Chi legge il libro può valersi della memoria lucida e inflessibile di chi lo ha scritto: un’evocazione senza compiacimento letterario alcuno, un incalzare di immagini che hanno la tremenda forza che deriva loro dal bianco/nero col quale sono rappresentate, come sequenze di un agghiacciante documentario che mette in scena senza commento sonoro e senza pause il popolo dei dannati, il freddo e la pioggia e la fame e le teste rasate di una moltitudine priva di individualità, di forze, di calore, di passato e di futuro, apparentemente anche di dignità.

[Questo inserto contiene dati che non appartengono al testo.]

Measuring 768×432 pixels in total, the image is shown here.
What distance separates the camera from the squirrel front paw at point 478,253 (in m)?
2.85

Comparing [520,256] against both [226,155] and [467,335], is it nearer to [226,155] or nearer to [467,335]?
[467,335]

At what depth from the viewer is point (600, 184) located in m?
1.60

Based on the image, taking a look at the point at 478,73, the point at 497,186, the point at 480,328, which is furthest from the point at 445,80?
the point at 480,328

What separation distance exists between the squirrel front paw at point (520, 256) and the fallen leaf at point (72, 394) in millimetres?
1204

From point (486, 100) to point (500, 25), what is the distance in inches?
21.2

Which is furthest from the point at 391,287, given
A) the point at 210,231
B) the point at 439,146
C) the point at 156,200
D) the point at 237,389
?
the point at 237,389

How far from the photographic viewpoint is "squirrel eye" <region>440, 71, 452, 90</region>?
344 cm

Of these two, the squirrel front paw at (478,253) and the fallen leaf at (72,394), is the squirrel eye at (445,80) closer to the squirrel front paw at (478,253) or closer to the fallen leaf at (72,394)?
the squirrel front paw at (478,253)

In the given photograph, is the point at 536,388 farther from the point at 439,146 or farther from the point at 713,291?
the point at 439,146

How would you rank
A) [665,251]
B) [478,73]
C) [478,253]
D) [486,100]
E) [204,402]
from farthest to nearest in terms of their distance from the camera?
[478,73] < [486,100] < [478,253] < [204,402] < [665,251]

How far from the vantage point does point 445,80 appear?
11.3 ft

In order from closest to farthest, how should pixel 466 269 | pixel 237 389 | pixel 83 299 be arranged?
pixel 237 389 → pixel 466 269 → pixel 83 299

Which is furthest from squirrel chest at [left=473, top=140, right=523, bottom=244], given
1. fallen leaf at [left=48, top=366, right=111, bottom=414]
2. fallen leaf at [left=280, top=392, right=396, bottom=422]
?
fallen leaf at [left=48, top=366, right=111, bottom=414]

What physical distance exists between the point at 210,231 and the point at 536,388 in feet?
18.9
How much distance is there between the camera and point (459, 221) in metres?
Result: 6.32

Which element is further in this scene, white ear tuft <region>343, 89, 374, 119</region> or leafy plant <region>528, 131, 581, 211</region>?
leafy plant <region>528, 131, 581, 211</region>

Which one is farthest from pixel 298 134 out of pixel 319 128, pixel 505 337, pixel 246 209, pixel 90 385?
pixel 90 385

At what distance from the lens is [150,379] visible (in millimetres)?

Come ci ha detto Pahor in un’intervista del 2006, tale descrizione degli eventi e delle figure che popolano quello spazio di morte e di vergogna, con le sue caratteristiche di meticolosità e di assenza di ogni troppo facile indulgere al patetico, costituisce il tentativo di riprodurre nel testo quello che fu l’atteggiamento mentale del protagonista per resistere all’inaudita sopraffazione che gli era imposta. Occuparsi soltanto del contingente, della crosta di pane che in quel momento poteva nutrirlo, dello scalino che doveva badare a salire senza scivolare, del calore che doveva trattenere in fila nudo fuori della baracca delle docce, delle bende di carta che costituivano pressoché l’unico strumento del suo lavoro di infermiere. In quelle così estreme condizioni, il protagonista si era vietato di pensare a passato e futuro, privandosi così del conforto di ricordi e speranze, per dedicarsi soltanto al suo sopravvivere al presente.
È così che questo minuto signore transita, nella detenzione, dalla Resistenza nella quale si era impegnato nella lotta antifascista ad una resistenza con la minuscola, un non meno glorioso percorso individuale di intransigente opposizione, un quotidiano non arrendersi ubbidendo soltanto all’imperativo di sopravvivere rimanendo se stesso, senza nessun compromesso con la propria coscienza.
Anche se sottaciuta nelle pagine del suo libro più importante, un’indefettibile forza di volontà ha consentito a Pahor di uscire vivo da quell’inferno e, quel che più conta, di uscirne mondo dell’abiezione che aveva attraversato. Tale straordinaria determinazione a non soccombere, la sua capacità di resistenza, riguarderebbe soltanto lui stesso se non fosse stata confortata anche da un rigoroso senso morale che viene riportato, senza mai essere esplicitamente citato, nelle pagine di questo grande libro, che consente al lettore, chiusa l’ultima pagina, di rispondere affermativamente alla domanda incapsulata nel titolo di “Se questo è un uomo”, l’altro grande libro su analoga materia scritto da Primo Levi.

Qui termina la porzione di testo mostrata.